Пожалуйста, пожалуйста, господи, пусть Данька в садике, а на кровати — пингвин или мяч. Пусть меня веками растворяют в серной кислоте, переваривают черви, жгут в углях, наматывают мои внутренности на вилы. Пусть, пусть, я готова, лишь бы мяч…
Зазвонил телефон. Не обращая на него внимания, я дошла до кухни, открыла несессер и достала из крышки зеркало. Мои глаза в нем были светло-зелеными, как морская вода. Мари-Луиза улыбнулась мне. Я разбила зеркало об угол стола и подняла самый большой и длинный осколок. Сжимая его в руке и чувствуя горячую жидкость между пальцами, я шагнула обратно в Данькину комнату. Приложила к горлу острое стекло и взялась за край одеяла.
Если вдруг это не пингвин и не мяч… Если… Мой любимый, золотой мальчик, мой маленький мушкетер, моя душа — подожди. Задержись на минутку среди облачных полей, воздушных замков, стадионов для квиддича, океанов с добрыми акулами, деревянных слонов, говорящих пингвинов, теплых островов, из джунглей которых взлетают стаи попугаев. Подожди меня, подожди, не уходи без меня.
Мама идет.
Марешка
Когда они отъехали от вокзала, Марешка открыла окно, впустила в машину теплый летний ветер, откинулась на заднее сиденье, почему-то пахнущее раздавленными жуками, и стала угадывать, где же они остановятся. За окном уплывали назад деревья, кусты, дома всех размеров, холмы, между усталых пологих спин которых проглядывало море, темно-синее, как мамины глаза.
Они проехали мимо больших новых гостиниц, выстроенных в форме башен из кубиков или поставленных на основания балалаек. Мимо старых советских санаториев с ухоженными тенистыми садами и сколотыми или отвалившимися аббревиатурами на фасадах.
Наконец они остановились возле уходившего в глубину дворов большого сада без забора, начинавшегося сразу от дороги. Сад был заросший, диковатый и очень красивый в сочном предвечернем свете.
— Следуйте же за мною, прекрасные дамы, я провожу вас в апартаменты, — сказал хозяин пансионата, дядя Миша, припарковав машину прямо под большой яблоней и почти уперев бампер в морщинистый старый ствол.
Дядя Миша с мамой шли впереди, он возбужденно что-то рассказывал и объяснял. В машине он сильно жестикулировал, но сейчас руки у него были заняты чемоданами, поэтому он кивал и дергал подбородком. Хохолок черно-седых волос на его макушке подпрыгивал, как одна из веселых марионеток в кукольном театре в Краснодаре. Они там останавливались по пути к морю, и кукольный театр был маминой идеей. Марешка бы с большим удовольствием сходила в кино, или, на худой конец, в оперетту.
— Мам, ну какие куклы, мне уже одиннадцать лет! — говорила она снова и снова.
— Тем более! — отвечала мама. — Детство уже почти прошло, еще немного — и не успели бы!

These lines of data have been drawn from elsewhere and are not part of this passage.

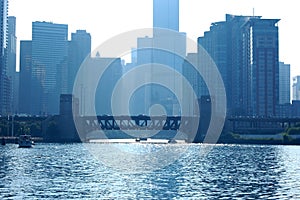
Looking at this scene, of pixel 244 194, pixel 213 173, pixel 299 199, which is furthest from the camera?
pixel 213 173

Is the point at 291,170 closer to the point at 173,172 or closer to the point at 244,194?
the point at 173,172

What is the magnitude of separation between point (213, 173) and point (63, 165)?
24309mm

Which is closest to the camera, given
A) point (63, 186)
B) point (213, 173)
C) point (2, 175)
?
point (63, 186)

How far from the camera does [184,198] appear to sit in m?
50.3

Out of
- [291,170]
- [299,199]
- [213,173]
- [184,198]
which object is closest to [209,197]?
[184,198]

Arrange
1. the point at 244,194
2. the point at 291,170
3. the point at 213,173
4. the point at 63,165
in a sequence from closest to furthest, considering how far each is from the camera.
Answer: the point at 244,194, the point at 213,173, the point at 291,170, the point at 63,165

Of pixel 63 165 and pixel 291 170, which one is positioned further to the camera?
pixel 63 165

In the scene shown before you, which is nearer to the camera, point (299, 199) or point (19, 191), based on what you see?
point (299, 199)

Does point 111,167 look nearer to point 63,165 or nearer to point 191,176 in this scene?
point 63,165

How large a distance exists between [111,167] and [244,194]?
35063mm

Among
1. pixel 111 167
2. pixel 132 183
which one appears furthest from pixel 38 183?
pixel 111 167

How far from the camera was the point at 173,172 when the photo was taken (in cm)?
7756

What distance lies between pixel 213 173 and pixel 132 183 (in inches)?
730

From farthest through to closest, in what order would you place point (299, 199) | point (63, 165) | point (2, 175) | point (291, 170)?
point (63, 165) < point (291, 170) < point (2, 175) < point (299, 199)
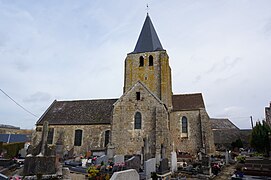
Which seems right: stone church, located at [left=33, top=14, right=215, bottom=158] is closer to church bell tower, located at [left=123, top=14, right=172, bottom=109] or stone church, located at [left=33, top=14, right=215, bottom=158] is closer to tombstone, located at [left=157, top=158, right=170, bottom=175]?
church bell tower, located at [left=123, top=14, right=172, bottom=109]

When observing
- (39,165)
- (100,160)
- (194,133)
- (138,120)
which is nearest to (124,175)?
(39,165)

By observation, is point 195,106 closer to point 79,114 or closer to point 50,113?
point 79,114

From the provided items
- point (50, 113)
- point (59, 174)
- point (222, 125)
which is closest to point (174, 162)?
point (59, 174)

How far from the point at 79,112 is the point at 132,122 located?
9.14 m

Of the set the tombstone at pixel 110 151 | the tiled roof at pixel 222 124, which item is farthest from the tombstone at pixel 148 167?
the tiled roof at pixel 222 124

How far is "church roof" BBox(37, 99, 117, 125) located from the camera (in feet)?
75.0

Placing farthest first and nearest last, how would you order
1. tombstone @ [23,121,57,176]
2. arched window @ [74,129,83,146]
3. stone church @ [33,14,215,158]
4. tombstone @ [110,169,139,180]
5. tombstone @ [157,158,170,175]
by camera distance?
arched window @ [74,129,83,146] < stone church @ [33,14,215,158] < tombstone @ [157,158,170,175] < tombstone @ [23,121,57,176] < tombstone @ [110,169,139,180]

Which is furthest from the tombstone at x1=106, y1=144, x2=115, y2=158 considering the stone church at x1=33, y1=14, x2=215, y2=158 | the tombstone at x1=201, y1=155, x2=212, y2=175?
the tombstone at x1=201, y1=155, x2=212, y2=175

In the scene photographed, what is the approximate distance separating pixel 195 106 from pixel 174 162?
11551 mm

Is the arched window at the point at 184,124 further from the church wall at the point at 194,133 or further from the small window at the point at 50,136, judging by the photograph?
the small window at the point at 50,136

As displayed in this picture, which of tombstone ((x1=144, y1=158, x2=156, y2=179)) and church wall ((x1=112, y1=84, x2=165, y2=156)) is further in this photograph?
church wall ((x1=112, y1=84, x2=165, y2=156))

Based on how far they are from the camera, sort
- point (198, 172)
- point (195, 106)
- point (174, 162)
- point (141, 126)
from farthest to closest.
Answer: point (195, 106)
point (141, 126)
point (174, 162)
point (198, 172)

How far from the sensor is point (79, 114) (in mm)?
24266

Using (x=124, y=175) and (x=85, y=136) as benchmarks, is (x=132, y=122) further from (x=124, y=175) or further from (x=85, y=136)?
(x=124, y=175)
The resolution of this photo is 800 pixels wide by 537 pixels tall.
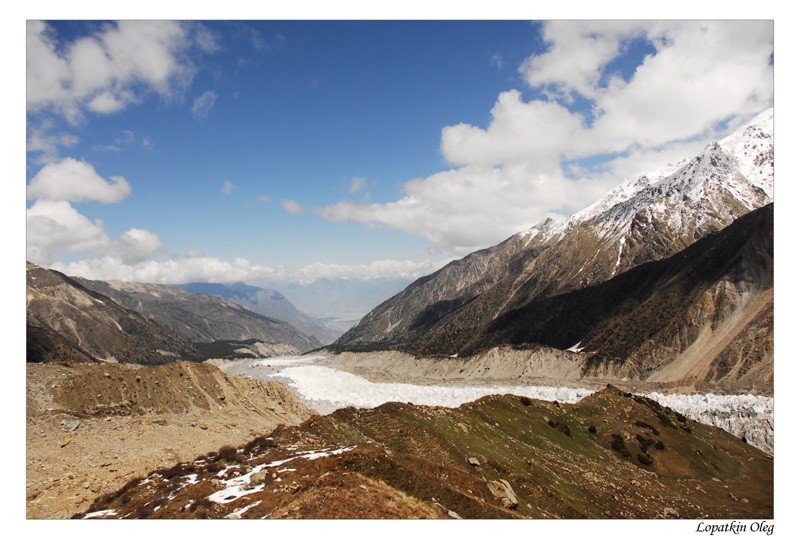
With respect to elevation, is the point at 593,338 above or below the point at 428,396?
above

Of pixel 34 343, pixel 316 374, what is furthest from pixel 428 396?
pixel 34 343

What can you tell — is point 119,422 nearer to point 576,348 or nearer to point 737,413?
point 737,413

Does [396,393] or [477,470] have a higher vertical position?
[477,470]

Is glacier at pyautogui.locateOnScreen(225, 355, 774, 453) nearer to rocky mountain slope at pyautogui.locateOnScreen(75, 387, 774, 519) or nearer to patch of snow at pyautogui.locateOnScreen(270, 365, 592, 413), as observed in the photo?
patch of snow at pyautogui.locateOnScreen(270, 365, 592, 413)

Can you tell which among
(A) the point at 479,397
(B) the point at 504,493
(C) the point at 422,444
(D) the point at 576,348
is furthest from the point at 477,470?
(D) the point at 576,348

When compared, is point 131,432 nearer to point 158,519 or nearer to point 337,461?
point 158,519

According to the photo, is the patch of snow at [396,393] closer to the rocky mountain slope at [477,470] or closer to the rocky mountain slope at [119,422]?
the rocky mountain slope at [119,422]

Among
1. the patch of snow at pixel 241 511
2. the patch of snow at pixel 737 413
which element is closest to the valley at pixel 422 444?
the patch of snow at pixel 241 511

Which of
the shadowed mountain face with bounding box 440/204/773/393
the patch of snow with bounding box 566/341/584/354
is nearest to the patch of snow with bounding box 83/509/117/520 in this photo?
the shadowed mountain face with bounding box 440/204/773/393
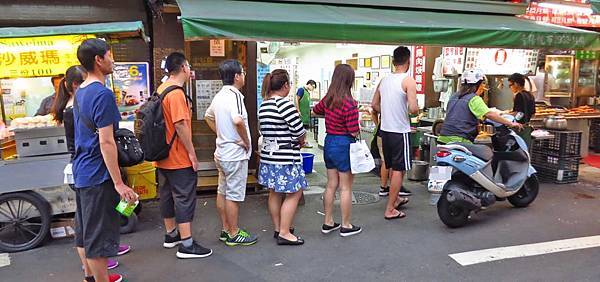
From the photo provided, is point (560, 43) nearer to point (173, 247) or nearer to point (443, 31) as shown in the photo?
point (443, 31)

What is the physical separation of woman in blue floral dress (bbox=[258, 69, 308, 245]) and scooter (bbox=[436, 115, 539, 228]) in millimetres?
1762

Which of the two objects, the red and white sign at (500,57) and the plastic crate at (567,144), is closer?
the plastic crate at (567,144)

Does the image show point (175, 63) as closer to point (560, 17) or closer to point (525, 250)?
point (525, 250)

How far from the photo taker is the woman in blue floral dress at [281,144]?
4449mm

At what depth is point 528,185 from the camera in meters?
6.07

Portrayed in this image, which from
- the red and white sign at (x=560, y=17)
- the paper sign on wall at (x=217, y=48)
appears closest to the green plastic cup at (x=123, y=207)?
the paper sign on wall at (x=217, y=48)

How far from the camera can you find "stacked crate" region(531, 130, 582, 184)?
7.30 m

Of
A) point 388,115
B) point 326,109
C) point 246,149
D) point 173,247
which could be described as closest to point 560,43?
point 388,115

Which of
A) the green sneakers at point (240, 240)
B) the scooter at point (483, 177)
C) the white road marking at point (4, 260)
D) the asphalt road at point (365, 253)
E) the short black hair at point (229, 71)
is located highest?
the short black hair at point (229, 71)


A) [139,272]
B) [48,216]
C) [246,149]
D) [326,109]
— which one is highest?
[326,109]

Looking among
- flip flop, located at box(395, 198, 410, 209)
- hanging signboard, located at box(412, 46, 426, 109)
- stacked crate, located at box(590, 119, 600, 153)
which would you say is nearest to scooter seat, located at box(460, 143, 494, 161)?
flip flop, located at box(395, 198, 410, 209)

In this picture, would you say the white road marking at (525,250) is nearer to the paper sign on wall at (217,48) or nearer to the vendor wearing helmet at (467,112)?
the vendor wearing helmet at (467,112)

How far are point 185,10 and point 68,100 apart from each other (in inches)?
58.9

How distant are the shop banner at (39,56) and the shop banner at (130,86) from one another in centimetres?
109
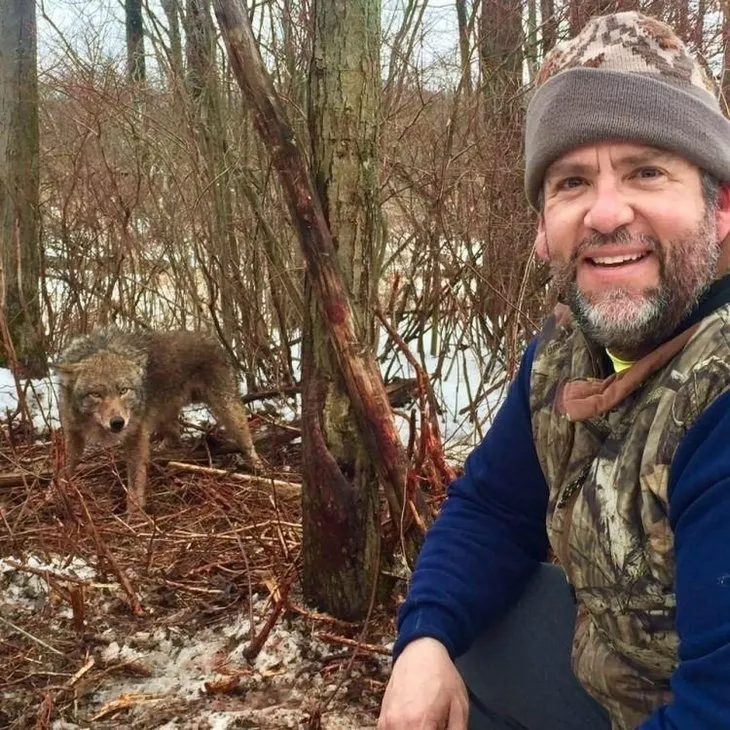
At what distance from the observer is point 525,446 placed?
7.22 feet

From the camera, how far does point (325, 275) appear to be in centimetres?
317

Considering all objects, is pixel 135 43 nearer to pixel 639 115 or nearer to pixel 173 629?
pixel 173 629

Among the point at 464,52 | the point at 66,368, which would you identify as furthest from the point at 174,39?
the point at 66,368

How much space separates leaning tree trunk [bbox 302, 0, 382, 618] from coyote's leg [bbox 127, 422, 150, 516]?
1.92 metres

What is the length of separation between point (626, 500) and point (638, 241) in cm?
54

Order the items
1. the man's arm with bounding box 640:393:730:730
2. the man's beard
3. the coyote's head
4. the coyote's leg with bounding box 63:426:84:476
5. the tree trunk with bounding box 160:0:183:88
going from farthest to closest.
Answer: the tree trunk with bounding box 160:0:183:88 → the coyote's leg with bounding box 63:426:84:476 → the coyote's head → the man's beard → the man's arm with bounding box 640:393:730:730

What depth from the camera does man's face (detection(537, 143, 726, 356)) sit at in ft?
5.50

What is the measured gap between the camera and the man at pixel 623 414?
1.44 meters

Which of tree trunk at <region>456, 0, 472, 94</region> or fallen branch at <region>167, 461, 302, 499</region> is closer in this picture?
fallen branch at <region>167, 461, 302, 499</region>

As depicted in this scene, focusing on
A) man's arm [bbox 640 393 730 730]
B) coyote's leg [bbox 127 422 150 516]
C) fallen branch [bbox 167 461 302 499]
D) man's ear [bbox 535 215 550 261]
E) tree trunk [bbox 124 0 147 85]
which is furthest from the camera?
tree trunk [bbox 124 0 147 85]

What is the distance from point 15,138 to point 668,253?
24.7 ft

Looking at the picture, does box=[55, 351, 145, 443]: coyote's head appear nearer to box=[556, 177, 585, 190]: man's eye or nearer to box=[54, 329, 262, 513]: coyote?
box=[54, 329, 262, 513]: coyote

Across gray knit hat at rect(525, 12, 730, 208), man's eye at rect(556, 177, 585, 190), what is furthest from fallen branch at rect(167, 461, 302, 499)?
gray knit hat at rect(525, 12, 730, 208)

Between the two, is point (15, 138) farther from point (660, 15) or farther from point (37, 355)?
point (660, 15)
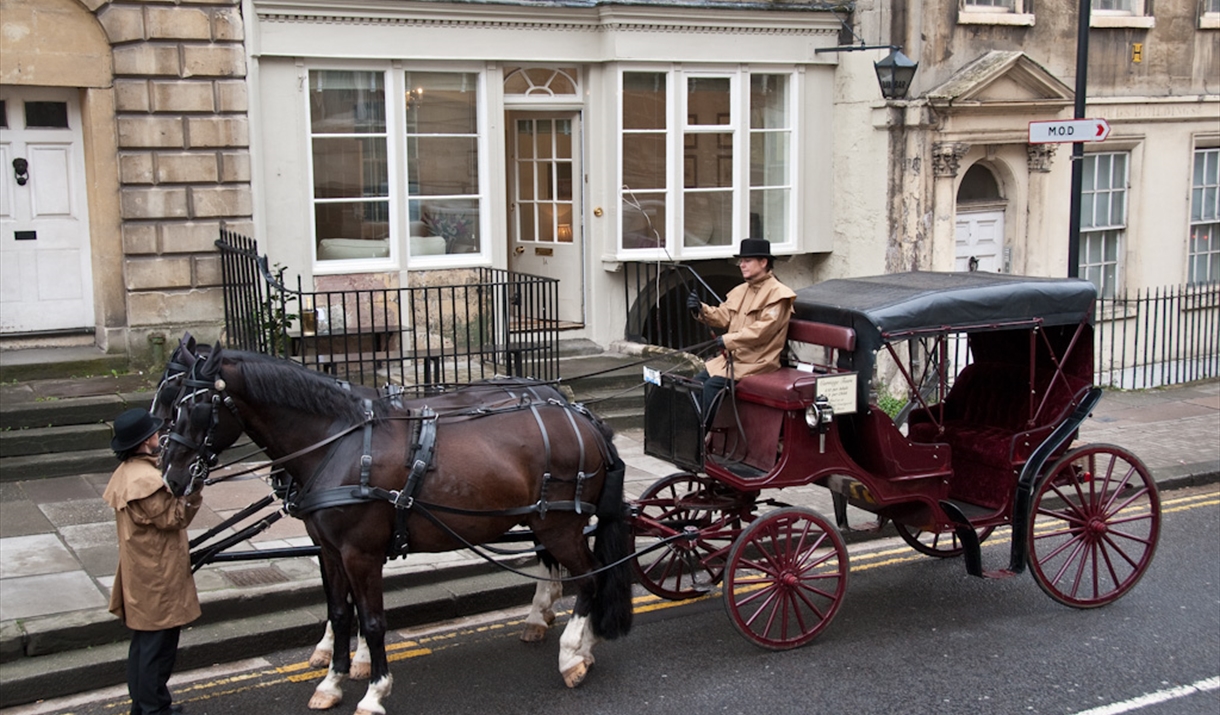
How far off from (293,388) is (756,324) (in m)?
2.91

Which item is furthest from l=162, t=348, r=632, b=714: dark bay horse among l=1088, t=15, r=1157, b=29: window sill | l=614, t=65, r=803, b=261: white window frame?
l=1088, t=15, r=1157, b=29: window sill

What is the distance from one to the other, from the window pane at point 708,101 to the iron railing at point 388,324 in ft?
9.07

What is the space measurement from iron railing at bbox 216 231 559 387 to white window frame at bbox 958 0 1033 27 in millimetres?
6169

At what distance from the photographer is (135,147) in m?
12.0

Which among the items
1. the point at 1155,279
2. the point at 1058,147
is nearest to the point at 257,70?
the point at 1058,147

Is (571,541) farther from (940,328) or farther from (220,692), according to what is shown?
(940,328)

Они сидели в третьем ряду, мама хлопала и смеялась до слез, и сама казалась лет пятнадцати. Марешка потихоньку гладила маму по руке и очень радовалась, что они пошли смотреть на кукол.
Дядя Миша жил в большой мансарде с выходом на крышу, единственной симметричной части большого здания пансионата.
Строили в ранних девяностых три большие семьи, заложившие дом вместе, а потом продолжавшие строительство по мере притока денег и новых идей. Строили хаотично, без особенных архитектурных согласований, лет пятнадцать, а потом продали получившееся странное здание дяде Мише и разъехались в разные концы земного шара.
«Концы шара — странное выражение, — думала Марешка, стоя на крыше с дядей Мишей и глядя, как кружит в синем небе голубиная стая. — Шар ведь бесконечный, что внутри, что снаружи».
— Как летят, а? — кричал дядя Миша, и его полное лицо светилось совершенно мальчишеским счастьем.
Голубей он держал около двух десятков — белых, серых, пестрых, и трех тропических, черных, как ночь, с красными пуговичными глазами. Эти летали отдельно от остальных, выше, держа в полете почти идеальный треугольник. Мужик на рынке, продавший их дяде Мише, говорил, что это птицы редкой породы «белдам».
— Да откуда ж я знаю, что белдам значит, Маришка, — говорил дядя Миша, бросая голубя вверх и прищуриваясь, когда птица, хлопая крыльями, взмывала в синее приморское небо. — Но птицы отличные, высоколетные, я не нарадуюсь.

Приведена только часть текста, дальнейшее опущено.